◆ **Task item**: Turn the paragraph beginning "Testicular cancer is the most common cancer" in the testicular cancer page below into a short bulleted list that keeps its main facts.

◆ **Excerpt**:
Testicular Cancer

Men’s Health - A need and reluctance of men to get regular physical exams and screenings is well documented. Surprisingly, the top men’s health threat list is a very short one; including  cancer. The Graham Urological Center, we provide comprehensive men’s health physical exams. You may discuss all signs and symptoms.

Testicular cancer is the most common cancer in men aged 20 to 35. It starts as a non painful scrotal mass. There are approximately 8000 new cases annually.  Testicular cancer is rare and usually affects one of the testicles. This disease is curable.

  • Risk Factors
    • Undescended testicles – This occurs as a result of one or both of the testicles not moving down to the scrotum prior to birth
    • Race- Non Hispanic, whites are at higher risk compared to other races and ethnicities.
    • Family history – The chances of a man whose brother developed testis cancer is also at an increased risk of developing the disease as well. Men with testicular cancer in one testis are at increased risk to develop cancer in the other testicle
  • Symptoms
    • Swelling of the scrotum
    • Testicular lump
    • Discomfort or tenderness in the scrotum area


Usually patient’s discovers masses or lumps themselves during a self examination. To help diagnose the condition, your doctor would order an ultrasound test. This painless test enables your doctor to make a visual diagnosis of the abnormality. If cancer is evident, surgery will be performed to remove the testicle and subjected to microscopic examination for confirmation.

  • Diagnostic tests include:
    • Ultrasound
    • CT scan and X-ray
    • Serological testing
    • Biopsy – removal of the testicle for examination.

  • Treatment
    • Surgery – removal of the testicle. This is usually done with stage I cancers.
    • Radiation to the abdominal lymph nodes
    • Chemotherapy

  • Prognosis
    • Prognosis is usually good for men suffering testicular cancer. The treatment success rate is 95% for most cases.

◆ **Recorded data**:
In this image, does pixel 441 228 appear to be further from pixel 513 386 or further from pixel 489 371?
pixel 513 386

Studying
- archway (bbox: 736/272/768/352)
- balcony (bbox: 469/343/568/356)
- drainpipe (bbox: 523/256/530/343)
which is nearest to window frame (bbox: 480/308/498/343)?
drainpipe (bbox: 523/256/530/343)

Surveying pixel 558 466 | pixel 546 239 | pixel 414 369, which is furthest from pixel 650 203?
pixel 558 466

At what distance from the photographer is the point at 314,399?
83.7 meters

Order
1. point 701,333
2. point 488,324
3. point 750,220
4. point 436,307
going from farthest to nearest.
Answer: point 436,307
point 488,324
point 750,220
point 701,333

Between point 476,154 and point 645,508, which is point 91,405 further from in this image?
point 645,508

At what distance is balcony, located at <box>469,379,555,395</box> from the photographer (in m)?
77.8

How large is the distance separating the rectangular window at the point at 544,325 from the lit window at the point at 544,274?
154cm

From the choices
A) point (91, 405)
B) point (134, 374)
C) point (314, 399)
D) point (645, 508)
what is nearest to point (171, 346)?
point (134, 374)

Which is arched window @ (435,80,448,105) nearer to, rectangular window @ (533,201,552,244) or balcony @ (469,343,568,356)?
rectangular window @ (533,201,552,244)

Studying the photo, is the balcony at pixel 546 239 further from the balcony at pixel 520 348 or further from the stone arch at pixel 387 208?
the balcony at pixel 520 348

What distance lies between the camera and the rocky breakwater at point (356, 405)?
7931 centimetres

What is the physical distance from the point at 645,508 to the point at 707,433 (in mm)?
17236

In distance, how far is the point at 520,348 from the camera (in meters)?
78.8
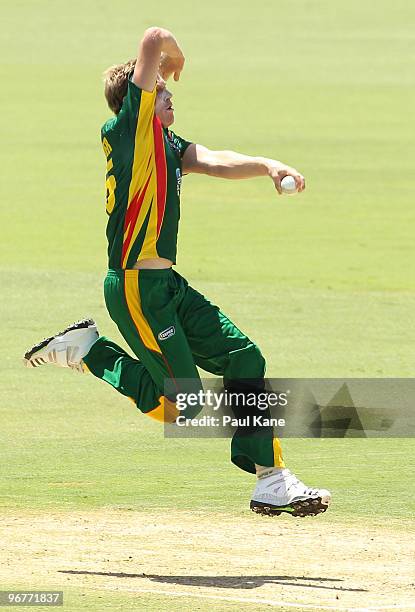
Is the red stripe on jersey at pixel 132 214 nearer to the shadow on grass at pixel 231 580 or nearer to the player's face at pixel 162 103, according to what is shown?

◆ **Task output**:
- Most common cancer in men aged 20 to 35
- Begins as a painless scrotal mass
- About 8000 new cases each year
- Rare, and usually affects one testicle
- Curable